At the same time, the Budget did not contain any change to the legislated Super Guarantee rate increase from 9.5 per cent to 10 per cent for 2021-22.
- 30 per cent Digital Games Tax Offset - for eligible businesses that spend a minimum of $500,000 on qualifying Australian games expenditure (excluding gambling) from 1 July 2022.
- Intangible assets depreciation - option to self-assess effective life for certain intangible assets (eg intellectual property and in-house software).
- Brewers and distillers- the excise refund cap for small brewers and distillers will increase to $350,000 from 1 July 2021.
- Venture capital - a review of the venture capital tax concessions will be undertaken in 2021.
- Childcare - increased subsidies from 1 July 2022.
- Government to help another 10,000 first-home buyers build a new home with a 5 per cent deposit.
- Some 10,000 single parents to purchase a home with a 2 per cent deposit.
- Increasing the amount that can be released under the First Home Super Saver Scheme to $50,000 from $30,000.
- To allow those aged over 60 to contribute up to $300,000 to their superannuation fund if they downsize their home, freeing up more housing stock for younger families
- Budget provides a further $2.1 billion in targeted support for aviation, tourism, arts and international education providers.
- Tax relief for around 1,000 small brewers and distillers.
- Double its commitment to the "JobTrainer" fund to help create new apprenticeships and traineeships.
- Investing $1.2 billion to build digital infrastructure, skills and cyber security.
- Launching a new patent box, under which income earned from new patents developed in Australia will be taxed at a concessional 17 per cent rate. The patent box will apply to the medical and biotech sectors.
- To spend $13.2 billion over 4 years for National Disability Insurance Scheme.
- To commit $17.7 billion in new aged care funding.
- A $2.3 billion commitment to mental health care and suicide prevention.

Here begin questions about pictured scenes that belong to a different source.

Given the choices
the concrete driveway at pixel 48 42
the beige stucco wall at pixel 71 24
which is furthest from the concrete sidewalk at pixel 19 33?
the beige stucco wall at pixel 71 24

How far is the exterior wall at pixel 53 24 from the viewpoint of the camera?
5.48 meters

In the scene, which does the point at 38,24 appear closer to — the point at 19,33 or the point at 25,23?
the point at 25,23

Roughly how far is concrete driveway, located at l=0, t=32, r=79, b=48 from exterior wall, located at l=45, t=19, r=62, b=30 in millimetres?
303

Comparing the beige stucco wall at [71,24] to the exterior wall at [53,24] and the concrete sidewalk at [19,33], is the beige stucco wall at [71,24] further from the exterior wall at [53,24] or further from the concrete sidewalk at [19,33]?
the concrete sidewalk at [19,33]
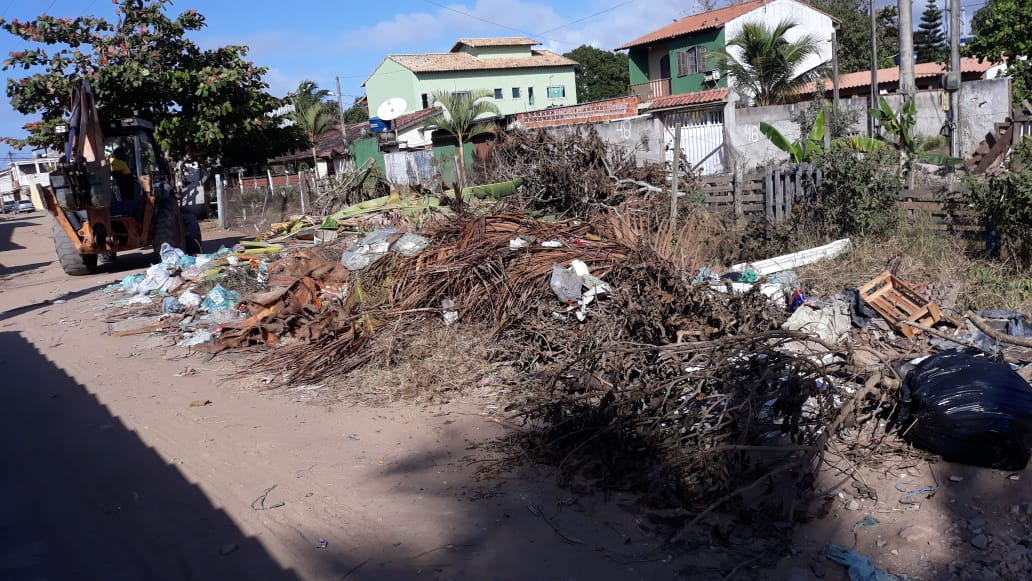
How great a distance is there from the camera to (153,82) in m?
20.5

- To commit $2 billion to fund preschools.
- To provide more than $19 billion in funding for universities in 2021-22.
- A $10 billion government guarantee to make insurance more affordable in Northern Australia.
- More than $600 million for community and household projects to mitigate the impact of natural disasters.
- $170 million to boost internet and mobile coverage in regional Australia, particularly in bushfire-prone areas.
- The Budget provides over $480 million in new funding for the environment, including $100 million to protect oceans.
- Investing $1.6 billion to fund priority technologies, including clean hydrogen and energy storage.
- The Budget provides $1.9 billion over the decade to strengthen national security, law enforcement and intelligence agencies.